Commenting on how much (or how little) others are eating can be a trigger for someone who’s struggling with an eating disorder, she said. The same goes for talking about someone’s weight, even if you think you’re giving a compliment.
Generally, if you’re celebrating with someone who struggles with eating, try to make the gathering more about the people and less about the food, Drajkowski suggested.
Though the pandemic has been a tough time for eating disorders, Drajkowsi is hopeful that these discussions could lead to more awareness and less stigma. Being aware of warning signs — like significant weight change, a pattern of going to the bathroom right after eating or having very rigid routines around food — can help people get the support they need quickly, experts said.
Zaleski stressed that you don’t have to look a certain way, or “be knocking on death’s door,” to deserve treatment.
Though it was frustrating when she had to leave college and take time off from her life to focus on recovery — getting treated at an Eating Recovery Center location in Colorado almost a decade ago — Zaleski said her recovery allowed her to live the life she wanted.

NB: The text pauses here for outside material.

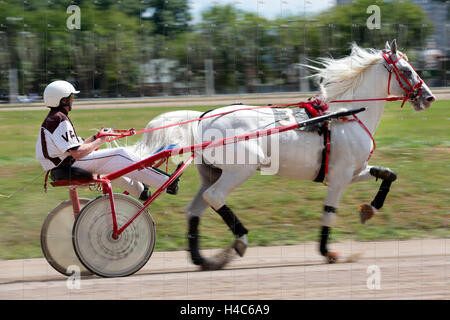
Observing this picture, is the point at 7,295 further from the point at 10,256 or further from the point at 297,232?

“For a long time, I felt like I was imprisoned by my eating disorder,” Zaleski said. “I really felt like I didn't have a choice. My illness was telling me what I had to do, and I had to do that all the time.”
During her recovery, though, she realized that following her eating disorder was keeping her from following her values — like helping other people by working in health care, or taking good care of her dog Moose. Now, she’s able to be all of those things.
“For the longest time, I was Anna. I was the girl with the eating disorder,” Zaleski said. Now, she defines herself in different ways: “I'm a nurse, and I'm a fiancee, and I'm a daughter, and I’m Moose’s mom. And I have so many other things about me.”